→ PROMPT 1: Please return the entries below verbatim, from the line containing "In the photograph" up to and including the final line of the entries.

And also thanks to our great testing team. They found this bug and push me to
solve it.
Thank you.
>
>> It solves my problem but may be incorrect. Just want you and other
>> know my result. Please let me know if you and other want further
>> information. Now its pirority is low because patch 98d3b25 and
>> Masami's update are already enough for me.
>
> Sure, lets move forward.
>
>> I'll go back to BPF stuff. There are still much work to do :-)
>
> Indeed, thank you for doing all this work!
>
> - Arnaldo
Em Fri, Nov 06, 2015 at 03:59:29PM +0200, Adrian Hunter escreveu:
> On 06/11/15 15:19, Arnaldo Carvalho de Melo wrote:
> > Em Fri, Nov 06, 2015 at 09:46:12AM +0000, Wang Nan escreveu:
> >> In dso__split_kallsyms_for_kcore(), current code adjusts symbol's
> >> address but only reinsert it into rbtree if the symbol belongs to
> >> another map. However, the expression for adjusting symbol (pos->start -=
> >> curr_map->start - curr_map->pgoff) can change the relative order between
> >> two symbols (even if the affected symbols are in different maps, in
> >> kcore case they are possible to share one same dso), which damages the
> >> rbtree.

→ PROMPT 2: Retype the patch discussion word for word, from "And also thanks" up to and including "work to do :-)".

→ WORKING DATA:
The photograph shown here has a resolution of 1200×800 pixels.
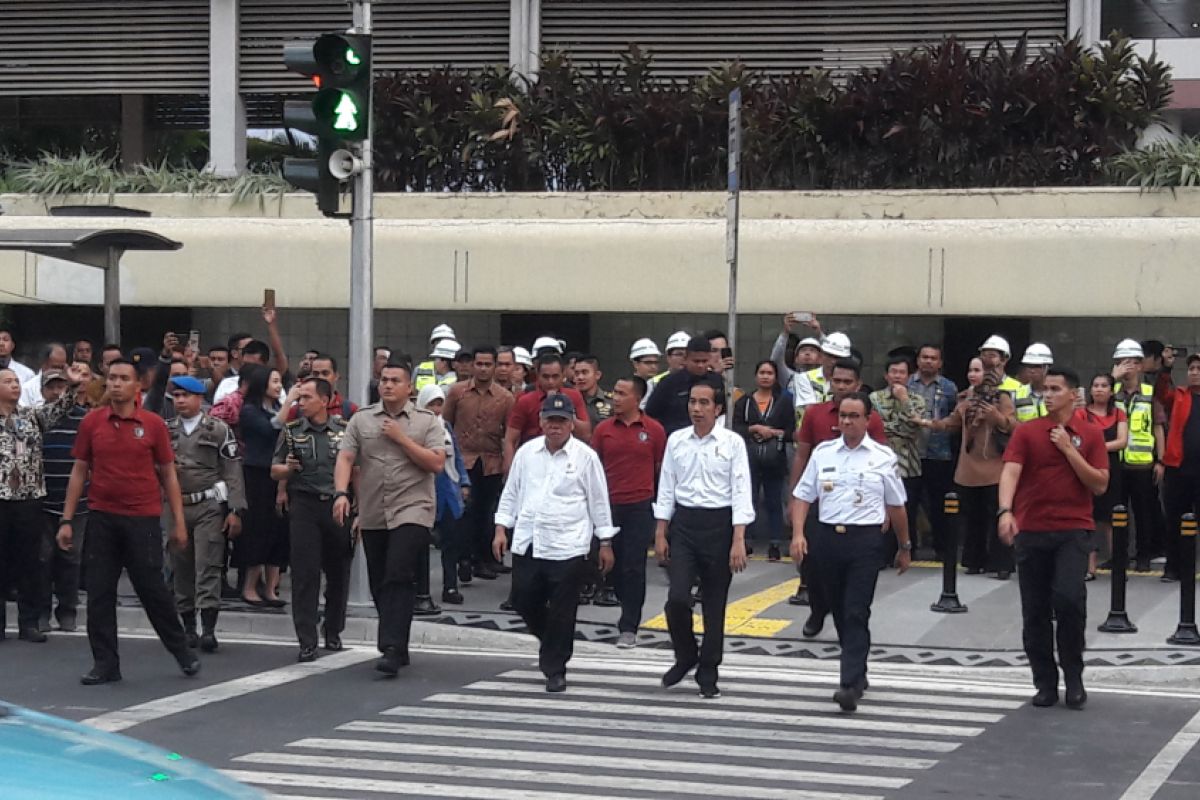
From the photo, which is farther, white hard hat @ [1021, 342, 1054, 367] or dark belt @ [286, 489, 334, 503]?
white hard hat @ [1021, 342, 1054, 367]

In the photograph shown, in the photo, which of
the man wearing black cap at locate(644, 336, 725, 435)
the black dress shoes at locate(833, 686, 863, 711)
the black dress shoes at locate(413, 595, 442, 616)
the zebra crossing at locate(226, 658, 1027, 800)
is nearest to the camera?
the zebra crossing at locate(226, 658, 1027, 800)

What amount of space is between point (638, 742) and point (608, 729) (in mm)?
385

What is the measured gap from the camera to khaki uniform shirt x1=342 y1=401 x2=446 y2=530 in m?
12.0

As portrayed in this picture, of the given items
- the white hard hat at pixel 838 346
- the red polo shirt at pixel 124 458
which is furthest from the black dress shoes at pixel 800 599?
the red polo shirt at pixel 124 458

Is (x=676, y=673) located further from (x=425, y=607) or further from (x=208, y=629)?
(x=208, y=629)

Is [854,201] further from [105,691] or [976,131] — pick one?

→ EXPECTED ANSWER 1:
In the photograph shown, in the photo, which of
the man wearing black cap at locate(644, 336, 725, 435)
the black dress shoes at locate(833, 686, 863, 711)
the black dress shoes at locate(413, 595, 442, 616)
the zebra crossing at locate(226, 658, 1027, 800)
is nearest to the camera?
the zebra crossing at locate(226, 658, 1027, 800)

What amount of space is between point (638, 742) and point (608, 729) (in mm)?
385

What is the measured gap from the camera to khaki uniform shirt x1=342 y1=401 x2=446 y2=530 in m?
12.0

As portrayed in this picture, of the given items
- the white hard hat at pixel 838 346
- the red polo shirt at pixel 124 458
which is furthest from the black dress shoes at pixel 800 599?
the red polo shirt at pixel 124 458

Is (x=676, y=673) located further from (x=425, y=607) or further from (x=208, y=629)?
(x=208, y=629)

Is [854,201] further from [105,691] or [976,131] — pick one?

→ EXPECTED ANSWER 2:
And also thanks to our great testing team. They found this bug and push me to
solve it.
Thank you.
>
>> It solves my problem but may be incorrect. Just want you and other
>> know my result. Please let me know if you and other want further
>> information. Now its pirority is low because patch 98d3b25 and
>> Masami's update are already enough for me.
>
> Sure, lets move forward.
>
>> I'll go back to BPF stuff. There are still much work to do :-)